::: Records for processing :::

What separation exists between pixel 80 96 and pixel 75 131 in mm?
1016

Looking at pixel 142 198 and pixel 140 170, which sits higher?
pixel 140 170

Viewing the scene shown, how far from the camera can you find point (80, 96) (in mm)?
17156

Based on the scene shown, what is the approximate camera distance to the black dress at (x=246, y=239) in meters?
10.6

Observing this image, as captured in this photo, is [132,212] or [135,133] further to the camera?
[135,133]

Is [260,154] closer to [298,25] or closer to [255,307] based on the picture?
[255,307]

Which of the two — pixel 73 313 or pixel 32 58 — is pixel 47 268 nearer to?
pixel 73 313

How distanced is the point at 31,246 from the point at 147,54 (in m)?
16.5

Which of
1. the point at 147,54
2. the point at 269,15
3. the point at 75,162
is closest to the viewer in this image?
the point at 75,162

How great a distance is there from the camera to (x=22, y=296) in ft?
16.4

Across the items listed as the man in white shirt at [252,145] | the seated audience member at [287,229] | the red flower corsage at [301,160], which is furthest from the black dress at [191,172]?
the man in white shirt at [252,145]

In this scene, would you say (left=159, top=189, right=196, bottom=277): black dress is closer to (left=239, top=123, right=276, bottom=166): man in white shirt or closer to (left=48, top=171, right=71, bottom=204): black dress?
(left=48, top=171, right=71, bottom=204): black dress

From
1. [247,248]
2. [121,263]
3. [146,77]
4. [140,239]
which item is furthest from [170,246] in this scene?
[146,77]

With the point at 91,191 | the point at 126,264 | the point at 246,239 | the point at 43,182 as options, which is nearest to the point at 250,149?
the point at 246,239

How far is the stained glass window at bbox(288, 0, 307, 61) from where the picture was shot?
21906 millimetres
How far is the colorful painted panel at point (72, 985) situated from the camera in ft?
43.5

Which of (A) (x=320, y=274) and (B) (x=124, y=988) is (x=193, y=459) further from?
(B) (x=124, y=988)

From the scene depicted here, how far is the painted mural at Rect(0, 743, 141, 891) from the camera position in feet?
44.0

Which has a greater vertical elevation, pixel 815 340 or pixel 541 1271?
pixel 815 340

:::

Your task is to reproduce all of the records exactly.

What separation exists between pixel 80 96 and pixel 75 131 in mm?
1016

Looking at pixel 142 198 and pixel 140 170, which sits higher?
pixel 140 170

Viewing the scene shown, how far from the camera can you find point (80, 96) (in mm)?
17156

Based on the scene shown, what is the approximate camera distance to the black dress at (x=246, y=239) in meters?
10.6

Observing this image, as captured in this photo, is [132,212] or [135,133] further to the camera?
[135,133]

Is [260,154] closer to [298,25] or closer to [255,307] based on the picture?
[255,307]

Which of the two — pixel 73 313 or pixel 32 58 — is pixel 47 268 nearer to?
pixel 73 313

How distanced is the point at 31,246 from the point at 147,54 (in m)?
16.5

Which of
1. the point at 147,54
2. the point at 269,15
3. the point at 75,162
is closest to the viewer in this image?
the point at 75,162

How great a distance is there from the camera to (x=22, y=296) in ft?
16.4

Across the items listed as the man in white shirt at [252,145] | the seated audience member at [287,229] | the red flower corsage at [301,160], which is furthest from the black dress at [191,172]?
the man in white shirt at [252,145]

In this scene, would you say (left=159, top=189, right=196, bottom=277): black dress is closer to (left=239, top=123, right=276, bottom=166): man in white shirt or closer to (left=48, top=171, right=71, bottom=204): black dress?
(left=48, top=171, right=71, bottom=204): black dress

From
1. [247,248]
2. [121,263]
3. [146,77]
4. [140,239]
which item is furthest from [170,246] in this scene?
[146,77]

With the point at 91,191 | the point at 126,264 | the point at 246,239 | the point at 43,182 as options, which is nearest to the point at 250,149?
the point at 246,239

How far is the stained glass window at bbox(288, 0, 307, 61) from where the picture was shot?
21906 millimetres
How far is the colorful painted panel at point (72, 985) situated from the camera in ft?
43.5

Which of (A) (x=320, y=274) and (B) (x=124, y=988) is (x=193, y=459) further from?
(B) (x=124, y=988)

From the scene depicted here, how far is the painted mural at Rect(0, 743, 141, 891) from the camera position in feet?
44.0

Which has a greater vertical elevation, pixel 815 340 or pixel 541 1271?
pixel 815 340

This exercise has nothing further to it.